Will you write out again the rows from the line with "Looking at both" through the end of the rows, both ends included, leaving the wording before each answer unchanged but shifting every number in the answers (the coordinates and the distances alike) up by 64? Leave the pictures out of your answer.

--- BEGIN Given information ---

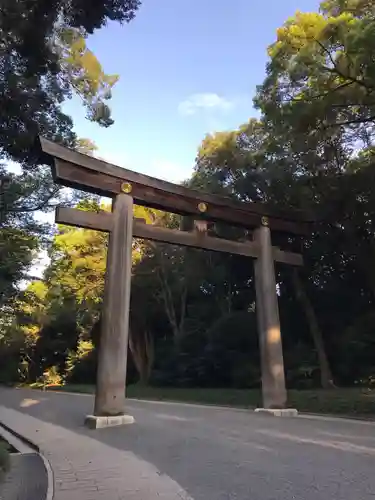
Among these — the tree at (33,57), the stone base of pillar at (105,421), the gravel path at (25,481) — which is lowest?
the gravel path at (25,481)

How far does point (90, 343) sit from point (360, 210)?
19089 millimetres

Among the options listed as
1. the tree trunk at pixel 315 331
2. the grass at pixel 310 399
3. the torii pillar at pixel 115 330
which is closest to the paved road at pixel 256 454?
the torii pillar at pixel 115 330

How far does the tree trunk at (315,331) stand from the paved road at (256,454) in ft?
16.3

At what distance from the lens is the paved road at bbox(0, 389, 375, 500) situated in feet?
12.6

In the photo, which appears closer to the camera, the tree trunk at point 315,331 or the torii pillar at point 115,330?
the torii pillar at point 115,330

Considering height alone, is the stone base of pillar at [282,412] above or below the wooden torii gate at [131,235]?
below

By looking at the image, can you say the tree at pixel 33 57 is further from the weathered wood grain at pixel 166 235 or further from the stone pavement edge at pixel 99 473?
the stone pavement edge at pixel 99 473

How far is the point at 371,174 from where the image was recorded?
11.4m

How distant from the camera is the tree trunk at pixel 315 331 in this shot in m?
13.9

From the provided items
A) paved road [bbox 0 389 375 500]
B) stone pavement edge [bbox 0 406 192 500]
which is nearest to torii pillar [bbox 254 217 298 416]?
paved road [bbox 0 389 375 500]

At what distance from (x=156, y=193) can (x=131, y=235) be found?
1303mm

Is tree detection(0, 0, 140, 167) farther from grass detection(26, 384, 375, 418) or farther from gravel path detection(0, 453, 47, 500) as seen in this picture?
grass detection(26, 384, 375, 418)

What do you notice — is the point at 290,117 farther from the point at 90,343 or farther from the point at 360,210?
the point at 90,343

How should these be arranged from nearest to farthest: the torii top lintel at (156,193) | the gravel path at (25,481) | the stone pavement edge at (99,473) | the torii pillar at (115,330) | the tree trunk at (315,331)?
the stone pavement edge at (99,473), the gravel path at (25,481), the torii pillar at (115,330), the torii top lintel at (156,193), the tree trunk at (315,331)
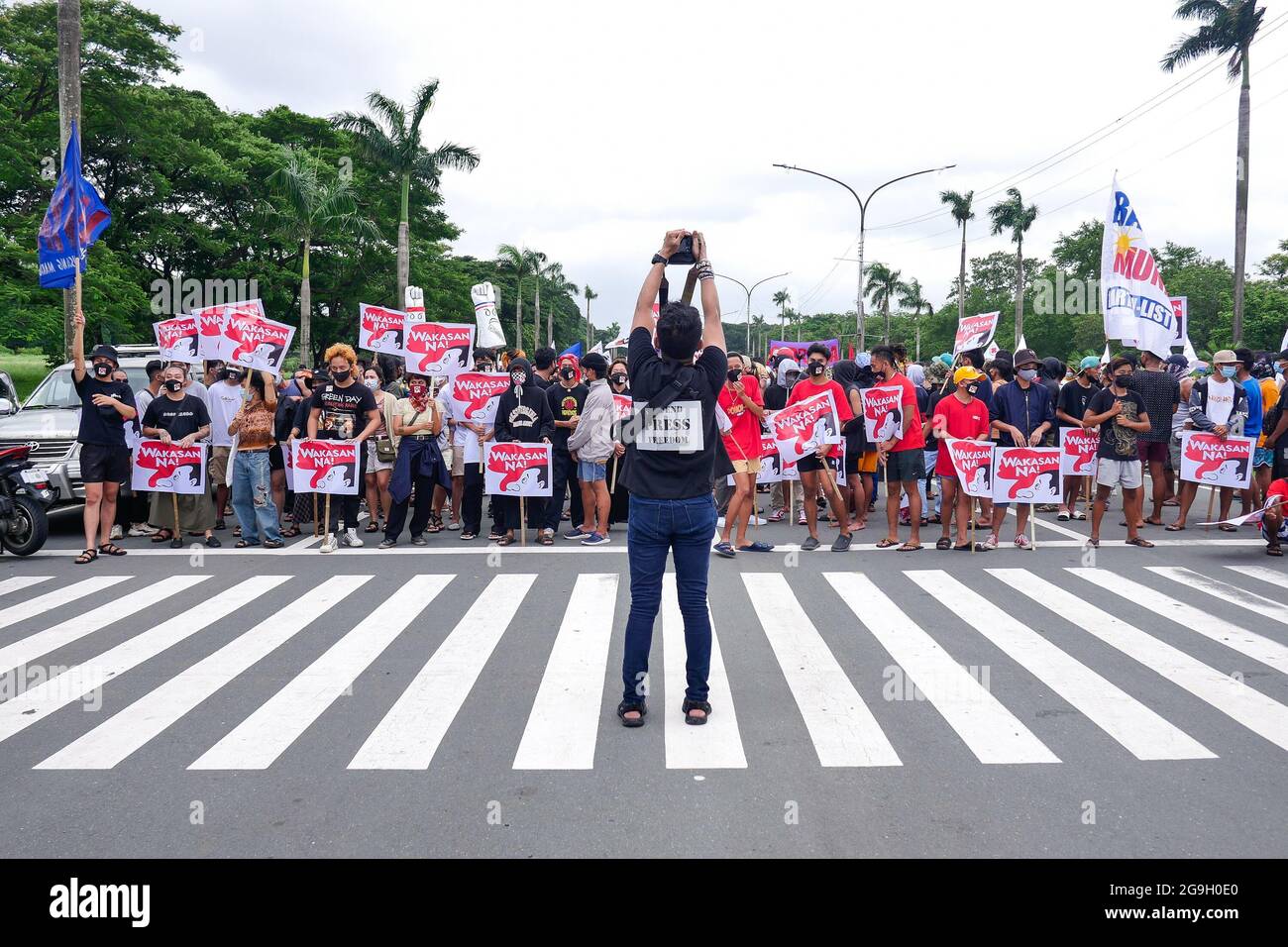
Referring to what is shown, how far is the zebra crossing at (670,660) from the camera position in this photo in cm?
491

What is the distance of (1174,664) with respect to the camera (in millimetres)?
6254

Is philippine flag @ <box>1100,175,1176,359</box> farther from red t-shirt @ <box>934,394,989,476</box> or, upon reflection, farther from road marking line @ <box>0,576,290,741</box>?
road marking line @ <box>0,576,290,741</box>

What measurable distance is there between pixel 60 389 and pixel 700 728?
12.0 meters

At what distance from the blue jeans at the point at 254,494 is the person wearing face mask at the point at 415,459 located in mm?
1271

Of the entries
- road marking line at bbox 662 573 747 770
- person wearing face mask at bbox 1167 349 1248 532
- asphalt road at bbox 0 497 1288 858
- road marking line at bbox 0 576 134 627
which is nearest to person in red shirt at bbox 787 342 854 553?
asphalt road at bbox 0 497 1288 858

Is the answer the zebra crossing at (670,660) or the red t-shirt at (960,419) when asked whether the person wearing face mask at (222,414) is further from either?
the red t-shirt at (960,419)

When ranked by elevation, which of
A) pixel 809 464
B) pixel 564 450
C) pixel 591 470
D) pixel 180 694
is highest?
pixel 564 450

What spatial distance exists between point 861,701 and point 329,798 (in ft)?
9.69

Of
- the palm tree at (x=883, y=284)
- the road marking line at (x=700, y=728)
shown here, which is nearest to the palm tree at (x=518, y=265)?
the palm tree at (x=883, y=284)

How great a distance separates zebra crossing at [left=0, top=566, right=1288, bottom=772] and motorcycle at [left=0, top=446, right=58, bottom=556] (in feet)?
4.74

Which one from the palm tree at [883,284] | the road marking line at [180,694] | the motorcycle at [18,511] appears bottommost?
the road marking line at [180,694]

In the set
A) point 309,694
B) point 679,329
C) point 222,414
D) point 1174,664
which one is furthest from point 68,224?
point 1174,664

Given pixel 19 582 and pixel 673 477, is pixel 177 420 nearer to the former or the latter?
pixel 19 582
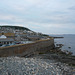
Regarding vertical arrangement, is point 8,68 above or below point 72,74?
above

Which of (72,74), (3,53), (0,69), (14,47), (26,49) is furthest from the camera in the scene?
(26,49)

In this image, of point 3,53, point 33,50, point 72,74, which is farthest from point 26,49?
point 72,74

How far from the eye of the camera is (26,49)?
2341 centimetres

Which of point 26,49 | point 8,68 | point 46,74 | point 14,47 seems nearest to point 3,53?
point 14,47

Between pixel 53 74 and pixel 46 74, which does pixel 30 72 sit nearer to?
pixel 46 74

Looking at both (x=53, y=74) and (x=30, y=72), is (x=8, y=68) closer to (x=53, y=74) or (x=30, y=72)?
(x=30, y=72)

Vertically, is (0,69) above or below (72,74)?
above

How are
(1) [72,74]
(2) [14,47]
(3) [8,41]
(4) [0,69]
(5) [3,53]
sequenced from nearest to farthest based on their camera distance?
(4) [0,69]
(1) [72,74]
(5) [3,53]
(2) [14,47]
(3) [8,41]

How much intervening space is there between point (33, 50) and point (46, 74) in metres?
16.4

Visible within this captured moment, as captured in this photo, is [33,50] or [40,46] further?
[40,46]

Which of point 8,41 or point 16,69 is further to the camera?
point 8,41

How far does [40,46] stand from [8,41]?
7272 millimetres

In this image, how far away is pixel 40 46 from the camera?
3011cm

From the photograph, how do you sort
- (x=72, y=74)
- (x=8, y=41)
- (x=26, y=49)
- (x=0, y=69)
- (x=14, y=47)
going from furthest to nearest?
(x=8, y=41)
(x=26, y=49)
(x=14, y=47)
(x=72, y=74)
(x=0, y=69)
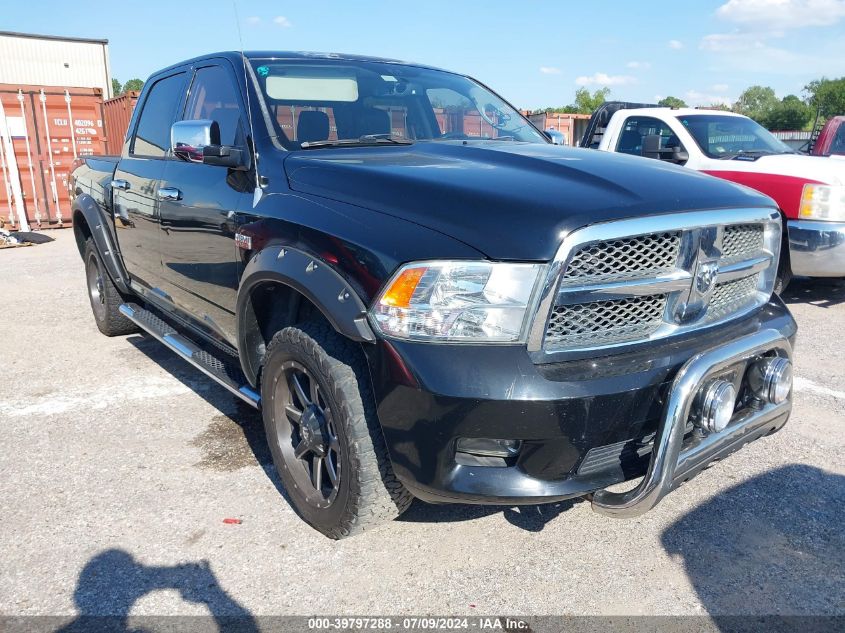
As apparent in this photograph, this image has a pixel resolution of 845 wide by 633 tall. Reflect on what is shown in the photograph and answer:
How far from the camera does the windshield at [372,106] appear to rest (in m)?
3.25

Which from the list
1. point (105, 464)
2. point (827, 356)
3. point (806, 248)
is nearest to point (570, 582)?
point (105, 464)

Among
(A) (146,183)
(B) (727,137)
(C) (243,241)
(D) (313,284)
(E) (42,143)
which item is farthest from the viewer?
(E) (42,143)

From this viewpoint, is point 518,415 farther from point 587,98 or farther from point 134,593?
point 587,98

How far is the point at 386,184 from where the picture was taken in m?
2.48

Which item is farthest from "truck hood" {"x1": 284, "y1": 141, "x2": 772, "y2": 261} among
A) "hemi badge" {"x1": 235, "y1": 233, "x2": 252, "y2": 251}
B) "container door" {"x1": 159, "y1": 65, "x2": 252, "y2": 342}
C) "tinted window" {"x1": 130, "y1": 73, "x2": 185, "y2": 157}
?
"tinted window" {"x1": 130, "y1": 73, "x2": 185, "y2": 157}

--- END Given information ---

#### Written response
Looking at both (x=53, y=74) and (x=30, y=72), is (x=8, y=68) closer to (x=53, y=74) or (x=30, y=72)?
(x=94, y=136)

Vertically, is (0,69) above or below (72,74)?
above

How are
(1) [72,74]
(2) [14,47]
(3) [8,41]
(4) [0,69]
(5) [3,53]
sequenced from nearest to farthest based on their camera distance?
(68) [64,133]
(65) [136,138]
(69) [67,117]
(66) [78,111]
(67) [72,105]

How much intervening space is there between point (33, 50) and point (46, 74) in metres?
80.4

Visible within this captured moment, as captured in this photo, is [33,50] or [40,46] further?
[104,110]

Which of point 8,41 or point 16,69 is further to the camera?
point 72,105

How far does [40,46] stand from [8,41]?
7336 millimetres

In this image, how far away is pixel 40 46 from the camera?
3075cm

From the photograph, how do you sort
- (x=72, y=74)
- (x=8, y=41)
- (x=26, y=49)
- (x=0, y=69)
- (x=14, y=47)
going from furthest to nearest?
(x=72, y=105)
(x=90, y=113)
(x=78, y=111)
(x=136, y=138)
(x=64, y=133)
As apparent in this photograph, this image has a pixel resolution of 845 wide by 633 tall. Reflect on what is shown in the photograph and answer:
How far from the camera does the windshield at [372,106] appear to rest (in m)?
67.25

Which from the list
1. point (105, 464)
2. point (827, 356)
3. point (806, 248)
is nearest to point (570, 582)?
point (169, 528)

Among
(A) (146,183)
(B) (727,137)
(C) (243,241)
(D) (313,284)
(E) (42,143)
which item is farthest from the viewer?
(E) (106,207)

From this viewpoint, is point 518,415 farther from point 587,98 or farther from point 134,593?
point 651,162

How far is the point at 386,184 from where the picture was taken in m?
66.48

Which item is farthest from "truck hood" {"x1": 284, "y1": 141, "x2": 772, "y2": 261} among
A) "hemi badge" {"x1": 235, "y1": 233, "x2": 252, "y2": 251}
B) "container door" {"x1": 159, "y1": 65, "x2": 252, "y2": 342}
C) "tinted window" {"x1": 130, "y1": 73, "x2": 185, "y2": 157}
?
"tinted window" {"x1": 194, "y1": 137, "x2": 249, "y2": 221}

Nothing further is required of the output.